--- Start Records provided ---
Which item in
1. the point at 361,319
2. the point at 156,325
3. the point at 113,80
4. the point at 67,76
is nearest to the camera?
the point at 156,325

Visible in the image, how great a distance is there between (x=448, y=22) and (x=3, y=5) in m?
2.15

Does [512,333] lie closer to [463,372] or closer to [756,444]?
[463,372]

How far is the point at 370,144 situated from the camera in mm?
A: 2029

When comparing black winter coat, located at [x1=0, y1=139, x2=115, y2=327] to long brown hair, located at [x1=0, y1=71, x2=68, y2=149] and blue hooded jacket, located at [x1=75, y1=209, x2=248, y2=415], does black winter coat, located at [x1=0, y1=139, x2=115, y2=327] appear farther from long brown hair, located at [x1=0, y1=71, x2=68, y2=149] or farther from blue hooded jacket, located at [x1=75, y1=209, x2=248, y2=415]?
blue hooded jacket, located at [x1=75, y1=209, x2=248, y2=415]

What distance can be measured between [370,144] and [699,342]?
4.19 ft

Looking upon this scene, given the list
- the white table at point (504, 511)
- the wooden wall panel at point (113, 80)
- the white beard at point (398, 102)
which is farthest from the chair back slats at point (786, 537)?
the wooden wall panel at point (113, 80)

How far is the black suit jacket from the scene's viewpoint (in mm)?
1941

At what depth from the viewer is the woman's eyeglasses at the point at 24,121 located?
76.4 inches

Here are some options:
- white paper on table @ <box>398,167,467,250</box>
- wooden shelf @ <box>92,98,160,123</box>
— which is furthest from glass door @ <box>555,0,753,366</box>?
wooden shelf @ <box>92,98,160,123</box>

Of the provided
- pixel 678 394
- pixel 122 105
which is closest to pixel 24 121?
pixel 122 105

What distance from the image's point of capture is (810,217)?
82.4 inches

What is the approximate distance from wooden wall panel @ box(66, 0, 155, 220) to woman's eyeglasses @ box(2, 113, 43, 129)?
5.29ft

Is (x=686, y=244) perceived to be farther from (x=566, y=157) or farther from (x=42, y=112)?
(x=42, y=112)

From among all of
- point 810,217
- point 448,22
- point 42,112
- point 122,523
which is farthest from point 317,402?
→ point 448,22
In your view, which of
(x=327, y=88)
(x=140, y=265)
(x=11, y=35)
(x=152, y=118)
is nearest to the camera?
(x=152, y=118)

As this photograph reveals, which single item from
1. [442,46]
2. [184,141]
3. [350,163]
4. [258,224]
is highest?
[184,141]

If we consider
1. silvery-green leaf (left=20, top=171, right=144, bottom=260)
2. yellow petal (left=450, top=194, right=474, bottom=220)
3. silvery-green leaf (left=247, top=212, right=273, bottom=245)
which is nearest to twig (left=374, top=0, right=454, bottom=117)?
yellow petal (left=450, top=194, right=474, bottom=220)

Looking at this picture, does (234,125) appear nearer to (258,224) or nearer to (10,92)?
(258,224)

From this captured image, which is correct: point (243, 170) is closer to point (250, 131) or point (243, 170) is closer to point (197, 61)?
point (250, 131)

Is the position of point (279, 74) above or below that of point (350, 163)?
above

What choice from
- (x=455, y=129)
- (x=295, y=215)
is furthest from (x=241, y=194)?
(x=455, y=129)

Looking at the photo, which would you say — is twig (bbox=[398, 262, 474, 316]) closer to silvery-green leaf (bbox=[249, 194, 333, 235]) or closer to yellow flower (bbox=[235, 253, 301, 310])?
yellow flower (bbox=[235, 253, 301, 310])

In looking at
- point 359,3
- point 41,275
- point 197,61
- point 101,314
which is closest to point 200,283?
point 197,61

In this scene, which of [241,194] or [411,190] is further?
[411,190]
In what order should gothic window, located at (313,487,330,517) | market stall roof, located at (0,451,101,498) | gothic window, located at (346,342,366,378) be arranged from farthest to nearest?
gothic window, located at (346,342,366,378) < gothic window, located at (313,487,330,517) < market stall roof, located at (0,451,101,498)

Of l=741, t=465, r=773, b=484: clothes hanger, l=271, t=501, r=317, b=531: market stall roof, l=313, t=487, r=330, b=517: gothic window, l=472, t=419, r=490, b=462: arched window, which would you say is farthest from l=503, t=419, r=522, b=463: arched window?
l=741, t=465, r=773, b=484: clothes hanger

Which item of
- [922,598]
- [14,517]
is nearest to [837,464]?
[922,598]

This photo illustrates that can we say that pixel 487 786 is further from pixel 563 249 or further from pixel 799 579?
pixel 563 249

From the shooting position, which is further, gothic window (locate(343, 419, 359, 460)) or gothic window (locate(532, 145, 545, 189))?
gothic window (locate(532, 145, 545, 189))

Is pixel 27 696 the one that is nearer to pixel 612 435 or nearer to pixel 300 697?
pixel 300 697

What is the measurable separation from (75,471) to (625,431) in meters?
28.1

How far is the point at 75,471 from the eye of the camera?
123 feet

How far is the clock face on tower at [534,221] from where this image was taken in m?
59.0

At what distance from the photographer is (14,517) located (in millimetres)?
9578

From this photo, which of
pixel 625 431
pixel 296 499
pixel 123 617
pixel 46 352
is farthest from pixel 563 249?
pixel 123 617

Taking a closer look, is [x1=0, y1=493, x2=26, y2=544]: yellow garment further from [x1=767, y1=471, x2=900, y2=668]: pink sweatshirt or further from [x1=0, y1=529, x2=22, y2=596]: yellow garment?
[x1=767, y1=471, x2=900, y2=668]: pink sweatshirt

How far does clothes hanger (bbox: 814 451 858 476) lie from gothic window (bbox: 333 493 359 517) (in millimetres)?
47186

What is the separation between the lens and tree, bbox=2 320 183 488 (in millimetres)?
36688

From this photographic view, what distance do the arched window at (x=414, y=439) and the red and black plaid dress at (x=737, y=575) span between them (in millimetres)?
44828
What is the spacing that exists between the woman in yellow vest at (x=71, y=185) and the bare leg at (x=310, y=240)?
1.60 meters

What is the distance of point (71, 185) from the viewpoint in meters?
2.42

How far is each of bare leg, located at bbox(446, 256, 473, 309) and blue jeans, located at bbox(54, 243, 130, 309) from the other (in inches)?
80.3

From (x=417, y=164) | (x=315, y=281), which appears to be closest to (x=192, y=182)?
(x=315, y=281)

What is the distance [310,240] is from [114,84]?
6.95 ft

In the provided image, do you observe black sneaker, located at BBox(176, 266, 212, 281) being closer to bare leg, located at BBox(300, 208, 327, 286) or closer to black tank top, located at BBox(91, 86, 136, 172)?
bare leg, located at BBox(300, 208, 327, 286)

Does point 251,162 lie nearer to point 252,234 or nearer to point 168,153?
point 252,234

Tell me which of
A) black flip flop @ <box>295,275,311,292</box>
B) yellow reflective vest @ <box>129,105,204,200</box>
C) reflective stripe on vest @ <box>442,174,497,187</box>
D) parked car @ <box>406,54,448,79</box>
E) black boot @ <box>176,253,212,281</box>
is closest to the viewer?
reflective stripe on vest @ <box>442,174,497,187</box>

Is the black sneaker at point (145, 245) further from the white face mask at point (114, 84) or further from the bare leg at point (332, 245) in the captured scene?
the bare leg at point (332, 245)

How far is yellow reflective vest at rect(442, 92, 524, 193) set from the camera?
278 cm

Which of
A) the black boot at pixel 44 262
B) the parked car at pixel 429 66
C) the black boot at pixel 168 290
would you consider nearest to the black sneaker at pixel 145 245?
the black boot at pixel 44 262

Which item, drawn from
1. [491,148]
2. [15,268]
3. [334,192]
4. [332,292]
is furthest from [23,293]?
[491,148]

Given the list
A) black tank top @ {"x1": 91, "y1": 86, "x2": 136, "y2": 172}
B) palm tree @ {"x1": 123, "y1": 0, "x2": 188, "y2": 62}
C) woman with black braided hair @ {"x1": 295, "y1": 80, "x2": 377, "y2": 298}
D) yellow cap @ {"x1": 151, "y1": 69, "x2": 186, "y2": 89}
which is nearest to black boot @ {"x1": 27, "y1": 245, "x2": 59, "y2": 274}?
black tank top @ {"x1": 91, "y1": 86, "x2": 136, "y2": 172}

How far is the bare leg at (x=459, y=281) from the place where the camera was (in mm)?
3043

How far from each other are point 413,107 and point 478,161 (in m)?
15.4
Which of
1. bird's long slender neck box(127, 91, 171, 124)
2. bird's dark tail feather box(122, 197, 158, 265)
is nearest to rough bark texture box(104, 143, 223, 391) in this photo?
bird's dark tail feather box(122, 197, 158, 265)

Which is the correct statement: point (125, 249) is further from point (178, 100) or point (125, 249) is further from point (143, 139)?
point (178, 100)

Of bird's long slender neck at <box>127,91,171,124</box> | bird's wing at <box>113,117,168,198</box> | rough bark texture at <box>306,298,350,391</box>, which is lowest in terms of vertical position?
--- End Records provided ---
Request: Exact repetition is required for the lines from the one that contains "How far is the bare" through the final line; leave out everything else.

Worked answer:
How far is the bare leg at (x=459, y=281) from the place where the camera was (in mm)?
3043

How far from each other are point 413,107 and point 478,161 (in m)?
15.4
Which of
1. bird's long slender neck box(127, 91, 171, 124)
2. bird's dark tail feather box(122, 197, 158, 265)
is nearest to rough bark texture box(104, 143, 223, 391) in this photo?
bird's dark tail feather box(122, 197, 158, 265)

Which is the correct statement: point (125, 249) is further from point (178, 100) or point (125, 249) is further from point (143, 139)?
point (178, 100)

Of bird's long slender neck at <box>127,91,171,124</box> | bird's wing at <box>113,117,168,198</box> | rough bark texture at <box>306,298,350,391</box>, which is lowest in terms of vertical position?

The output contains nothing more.